In the case of your sub design, my numbers agree with Roman's for a "maximum extension" and flat response criteria. However, as an option, you can cut down 20% of the size and still get a -3dB roll off at 24 Hz, with a 43L volume...(14 X 14 X 18) not bad either....and migh fit into a few more spots.

Again, in your case, given the small change in efficiency loss for going with a larger cabinet, that's exactly what I would do, space permitting. But I'm sure you can understand some people would have space requirements. That's the great thing about DIY'ing subs, you get the perfect sub for your application.

jocko_nc
11-28-2005, 09:28 AM
Music, primarily.

I started out with the HT bug (new equipment after many years) when I bought a DLP HDTV a year ago.

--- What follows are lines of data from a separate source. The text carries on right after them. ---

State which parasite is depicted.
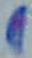
Toxoplasma gondii.

1000x magnification. Photomicrograph.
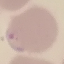
malaria_status: parasitized
preparation: thin smear
image_type: automatically extracted cell patch, resized to 64 × 64 pixels
stain: Giemsa
capture: smartphone through the microscope eyepiece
Classify this cell by malaria status.
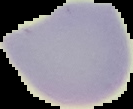
It is uninfected.

Segmented cell region on a black background. Image is 133×109 pixels. From a thin blood smear.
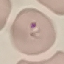

Summary:
  - Result: malaria parasites detected
  - Preparation: thin smear
  - Image type: cell patch, automatically extracted from a larger field of view and resized to 64 × 64 pixels
  - Stain: Giemsa
  - Capture: smartphone through the microscope eyepiece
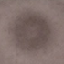 Malaria status: uninfected. Automatically extracted cell patch, resized to 64 × 64 pixels. Acquired by smartphone through the microscope eyepiece. Thin blood smear. Giemsa stain.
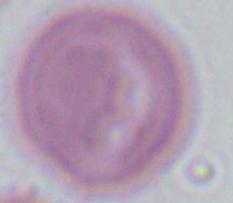

identification = red blood cell
modality = micrograph
magnification = 1000x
Report the malaria status of this cell.
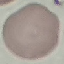

Uninfected.

Thin smear of blood. Acquired by smartphone through the microscope eyepiece. Giemsa-stained preparation. Cell patch, automatically extracted from a larger field of view and resized to 64 × 64 pixels.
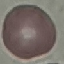 Malaria status: uninfected. Photographed with a smartphone camera at the microscope eyepiece. Thin smear of blood. Giemsa stain. Cell patch, automatically extracted from a larger field of view and resized to 64 × 64 pixels.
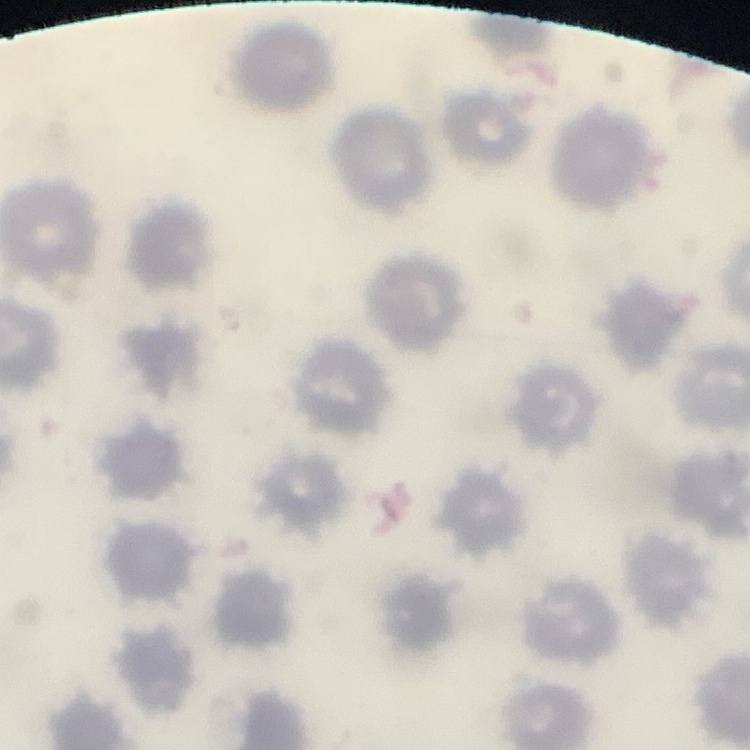

The erythrocytes exhibit no rouleaux formation. Thin blood smear. Stained with either Field's or Giemsa. Square crop of a larger photomicrograph.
Identify the parasite.
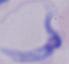

This is a trypanosome.

Micrograph. 1000x magnification.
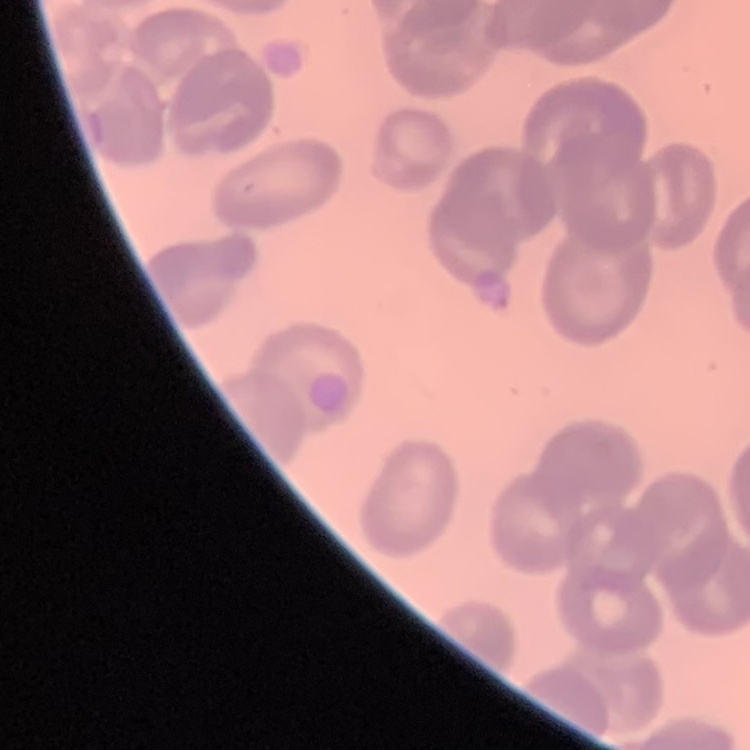
Summary:
  - Erythrocyte morphology: no rouleaux formation
  - Image type: one tile cut from a larger photomicrograph
  - Preparation: thin blood film
  - Stain: Field's or Giemsa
Name the cell type shown.
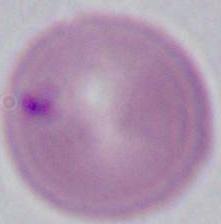
An erythrocyte.

Summary:
  - Magnification: 1000x
  - Modality: photomicrograph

AV receiver, center and rear channels, the works. Honestly, however, I found that haven't watched very many movies. Typically: news, sports, and documentaries. I guess there aren't very many movies released that I care to see. Interestingly, I am now back into the music scene. Who knew?

jocko

kexodusc
11-28-2005, 10:37 AM
Awesome...and you felt the need for 2 of these subs??? A man after my own heart....

jocko_nc
11-28-2005, 11:04 AM
Anyone reading this with experience...

Believe it or not, I am having a tough time finding MDF. Here in the furniture capital of the U.S.!

Plywood is easy to work with and very strong, but I expect will cause resonance issues. What do you about cabinet plywood (birch) clad with particle board? 3/4 and/or 1/2, depending what might work best. It will weigh substantially more, but who really cares? Finish will be easy, black satin, to match the others. I may have a go with it.

jocko

GMichael
11-28-2005, 11:50 AM
Anyone reading this with experience...

Believe it or not, I am having a tough time finding MDF. Here in the furniture capital of the U.S.!

Plywood is easy to work with and very strong, but I expect will cause resonance issues. What do you about cabinet plywood (birch) clad with particle board? 3/4 and/or 1/2, depending what might work best. It will weigh substantially more, but who really cares? Finish will be easy, black satin, to match the others. I may have a go with it.

jocko

Do you have a Home Depot or Lowes near by? A 4'x8' sheet of 3/4" should ba around $22.00. And if you have all the dimentions ready they will even cut it all up for you. The first few (5 I think) are free and then .25 cents per cut after that.

jocko_nc
11-28-2005, 01:17 PM
Found a commercial place down the road that will sell retail. 3/4 and 5/8 thicknesses. Every type of plywood known to man. Let that sawdust fly!

jocko

kexodusc
11-28-2005, 01:36 PM
Birch ply is probably the way to go if you can't get MDF. Check the number of plys though, I think you want 13 ply if you can find it.
For subs, MDF is hard to beat...There's a lot of pressure and energy hitting those walls. Be sure to use good bracing. I like shelf braces...just router out a hole 10" diameter in a square piece that will touch 4 walls. Place it in the center and glue all sides...Easy.
H-braces are effective too.

There's tons more complex types of braces out there if your so inclined. Bracing might be more important if you're not using MDF.

Also look for HiDensity Particle Board...HDPB...it's about as strong as MDF..(it's not fibreboard though, a bit different)...

Nice thing about plywood..if you do 45' cuts, finishing it is easier...or use dado cuts for lock mitre joints or rabbet joints, and finish with edge banding....Saves a ton of time veneering!!!